By Ron Cowen
To study some of the hottest regions in the universe, the Japanese Aerospace Exploration Agency has launched the coldest instrument ever flown. Chilled to six-hundredths of a degree above absolute zero, the X-ray Spectrometer-2 is one of six devices carried by a Japanese-NASA satellite now gearing up to study high-energy emissions from such sources as the hot gas expelled by supernovas, the energetic material spiraling into black holes, and the warm gas among stars and between galaxies.
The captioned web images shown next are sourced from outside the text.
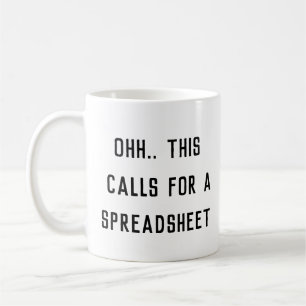Ohh This Calls for a Spreadsheet, Quirky Boss  Coffee Mug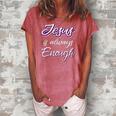 Jesus Is Always Enough Christian Sayings On S Men Women Women's Loosen Crew Neck Short Sleeve T-Shirt Watermelon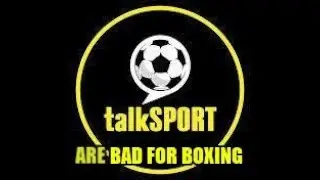ARE TALKSPORT BAD FOR BOXING???? YOU KNOW MY OPINION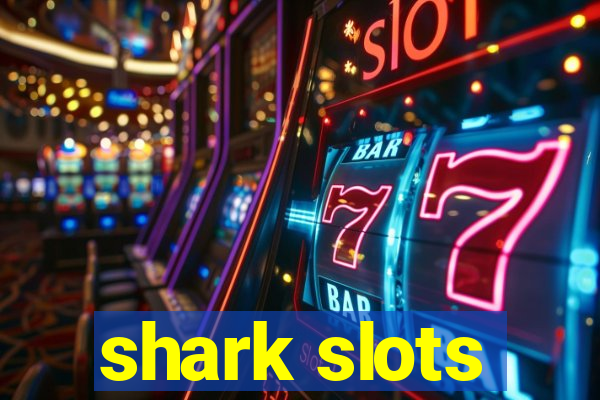 shark slots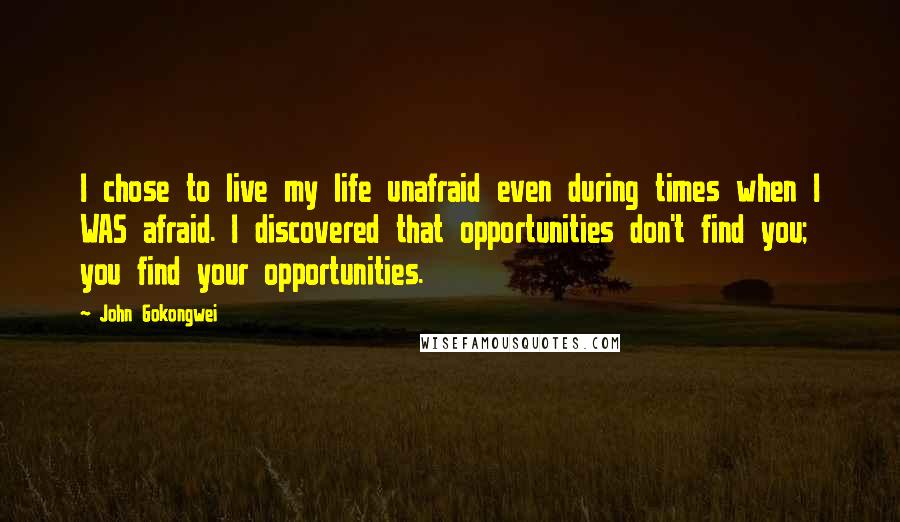 John Gokongwei Quotes: I chose to live my life unafraid even during times when I WAS afraid. I discovered that opportunities don't find you; you find your opportunities.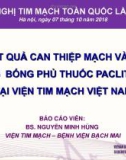 Bài giảng Kết quả can thiệp mạch vành bằng bóng phủ thuốc paclitaxel tại Viện Tim mạch Việt Nam - BS. Nguyễn Minh Hùng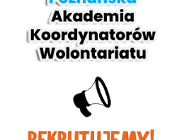 Poznańska Akademia Koordynatorów Wolontariatu 2026 - bezpłatny program dla NGO i liderów wolontariatu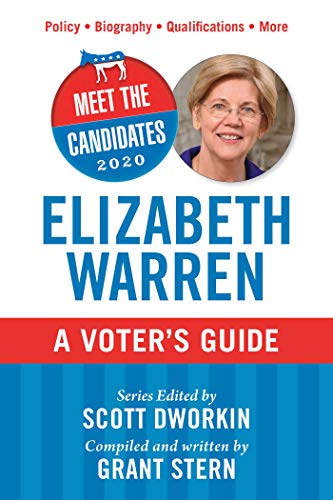 Meet the Candidates 2020: Elizabeth Warren: A Voter's Guide [Paperback]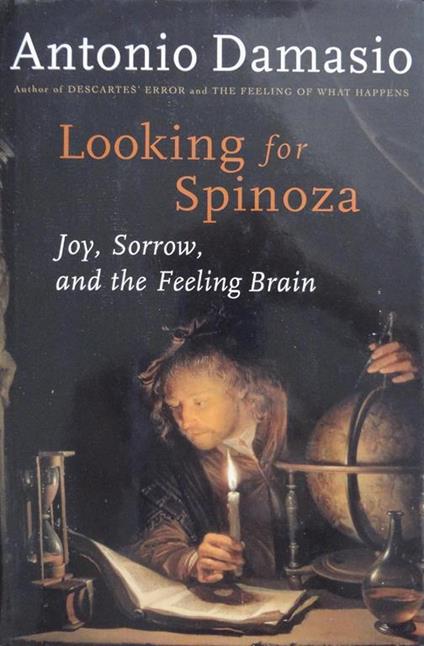 Looking for Spinoza : Joy, sorrow, and the feeling brain - Antonio R. Damasio - copertina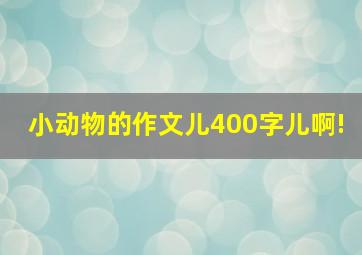 小动物的作文儿400字儿啊!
Originally known as Astro-E2, the satellite is identical to a mission that burned up 5 years ago when a launch rocket malfunctioned (SN: 3/25/00, p. 206: Available to subscribers at X-ray telescope vanishes). After the new satellite’s successful launch on July 10, the Japanese agency renamed the satellite Suzaku, the Japanese word for a bird symbolizing renewal in Chinese mythology.
Suzaku records higher-energy X rays than two other missions already in orbit, NASA’s Chandra X-ray Observatory and the European Space Agency’s XMM-Newton telescope. A cooler on Suzaku keeps the detector at temperatures low enough to sense the tiny amount of heat imparted by an individual X-ray photon—just a few thousandths of a degree Kelvin.
Thus, the spectrometer is 10 times as accurate as any similar instrument.